United States District Court, D. Rhode Island
Dec 13, 2021
C. A. 1:21-cv-00267-MSM-LDA (D.R.I. Dec. 13, 2021)

Opinion

C. A. 1:21-cv-00267-MSM-LDA

12-13-2021

CARLINE VILBON; and A.V., a minor child, Petitioners, v. KEVIN AUCOIN, in his official capacity as Director of the RHODE ISLAND DEPARTMENT OF CHILDREN, YOUTH AND FAMILIES; et al., Respondents.


MEMORANDUM AND ORDER

MARY S. MCELROY, UNITED STATES DISTRICT JUDGE.

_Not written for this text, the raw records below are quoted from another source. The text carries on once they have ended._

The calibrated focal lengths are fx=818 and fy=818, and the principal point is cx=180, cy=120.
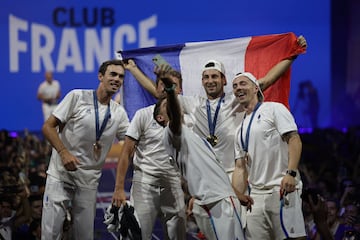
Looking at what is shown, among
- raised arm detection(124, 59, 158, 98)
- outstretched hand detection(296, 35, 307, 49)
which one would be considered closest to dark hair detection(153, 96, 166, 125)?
raised arm detection(124, 59, 158, 98)

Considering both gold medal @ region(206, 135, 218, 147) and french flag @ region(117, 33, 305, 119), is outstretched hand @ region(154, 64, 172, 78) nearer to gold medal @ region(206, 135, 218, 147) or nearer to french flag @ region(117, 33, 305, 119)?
gold medal @ region(206, 135, 218, 147)

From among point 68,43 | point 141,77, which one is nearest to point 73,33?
point 68,43

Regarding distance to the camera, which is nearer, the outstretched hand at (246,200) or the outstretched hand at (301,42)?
the outstretched hand at (246,200)

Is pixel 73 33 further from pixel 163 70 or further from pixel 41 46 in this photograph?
pixel 163 70

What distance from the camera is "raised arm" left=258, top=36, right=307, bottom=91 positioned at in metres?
6.65

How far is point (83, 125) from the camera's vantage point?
6371mm

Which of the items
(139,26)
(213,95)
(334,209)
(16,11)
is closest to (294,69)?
(139,26)

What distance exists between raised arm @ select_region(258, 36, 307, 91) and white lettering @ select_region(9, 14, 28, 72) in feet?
26.8

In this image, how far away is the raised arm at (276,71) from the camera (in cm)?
665

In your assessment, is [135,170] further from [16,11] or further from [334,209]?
[16,11]

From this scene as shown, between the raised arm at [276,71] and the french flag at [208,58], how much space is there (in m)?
0.09

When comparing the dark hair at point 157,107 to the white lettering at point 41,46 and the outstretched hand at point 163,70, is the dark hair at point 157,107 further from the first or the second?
the white lettering at point 41,46

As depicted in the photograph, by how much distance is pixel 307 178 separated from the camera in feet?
34.4

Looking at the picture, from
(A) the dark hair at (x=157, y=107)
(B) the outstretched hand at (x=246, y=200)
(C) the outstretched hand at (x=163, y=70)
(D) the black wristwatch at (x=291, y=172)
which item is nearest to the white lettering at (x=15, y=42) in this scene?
(A) the dark hair at (x=157, y=107)
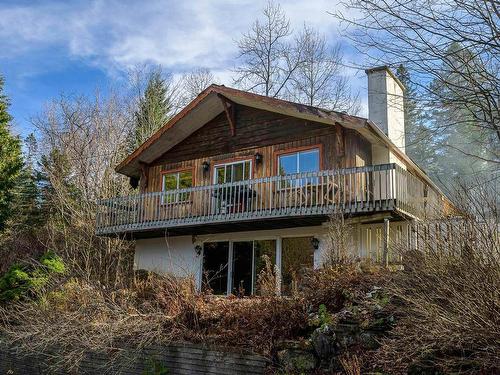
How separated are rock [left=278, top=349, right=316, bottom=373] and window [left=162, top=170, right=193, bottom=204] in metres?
9.92

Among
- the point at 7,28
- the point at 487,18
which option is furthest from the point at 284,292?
the point at 7,28

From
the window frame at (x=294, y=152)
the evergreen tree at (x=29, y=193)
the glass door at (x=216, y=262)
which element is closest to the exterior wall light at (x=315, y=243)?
the window frame at (x=294, y=152)

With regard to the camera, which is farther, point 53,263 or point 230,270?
point 230,270

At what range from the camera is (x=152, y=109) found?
3195cm

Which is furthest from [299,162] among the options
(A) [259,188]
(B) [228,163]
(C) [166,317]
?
(C) [166,317]

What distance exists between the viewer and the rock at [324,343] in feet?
25.7

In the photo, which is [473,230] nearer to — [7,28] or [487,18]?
[487,18]

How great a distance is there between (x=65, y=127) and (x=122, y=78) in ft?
19.8

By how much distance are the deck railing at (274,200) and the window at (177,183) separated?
47mm

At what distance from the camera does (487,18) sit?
236 inches

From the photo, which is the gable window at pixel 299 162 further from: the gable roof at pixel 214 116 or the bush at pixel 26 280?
the bush at pixel 26 280

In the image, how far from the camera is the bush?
47.0ft

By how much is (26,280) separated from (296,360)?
10.2 meters

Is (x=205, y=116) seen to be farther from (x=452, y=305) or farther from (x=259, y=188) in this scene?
(x=452, y=305)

Before the Court is a Petition for Writ of Habeas Corpus brought pursuant to 28 U.S.C. §2254 by Carline Vilbon on behalf of her minor child A.V. Respondents have moved to dismiss the petition (ECF No. 23) and the petitioner has moved for the issuance of a temporary restraining order (ECF No. 30). For the reasons set out below the Respondents' Motion to Dismiss is GRANTED and the Habeas Petition is Dismissed. The Petitioners Motion for a Temporary Restraining Order is DENIED as moot.

I. BACKGROUND

After receiving a report from Dr. Christine Barron, M.D., pursuant to R.I. Gen. Laws §§40-11-5 & 40-11-6 on September 17, 2020, the Rhode Island Department of Children, Youth, and Families (“DCYF”) initiated an investigation into possible abuse and neglect of the minor petitioner A.V. The next day, the Child Protective Services of DCYF issued a report finding that the allegations of neglect were indicated, and the allegation of physical abuse was unfounded. (ECF No. 4-1). As a result of this report DCYF filed a petition in the Rhode Island Family Court seeking temporary custody of the minor petitioner. After a hearing on October 6, 2020, the Family Court entered a decree on October 19, 2020, granting DCYF temporary custody of A.V. and directing the agency to make referrals for appropriate placement. A.V. was subsequently placed at the Rumford House and Ms. Vilbon was granted weekly visits.

II. DISCUSSION

Ms. Vilbon has filed this petition pursuant to 28 U.S.C. §2254 seeking the immediate release of her son from custody (ECF No. 4, p. 19). 28 U.S.C. §2254 empowers federal courts to entertain applications for writs of habeas corpus made on behalf of people who, because of a state court order, are in custody in violation of the Constitution or laws of the United States. To succeed on an application for a writ of habeas corpus a petitioner must demonstrate that he is in custody pursuant to the judgment of a state court and that he has exhausted the remedies available in the State courts or that there are no remedies that exist or are sufficient to protect the petitioner's rights. 28 U.S.C. §2254(b)(1).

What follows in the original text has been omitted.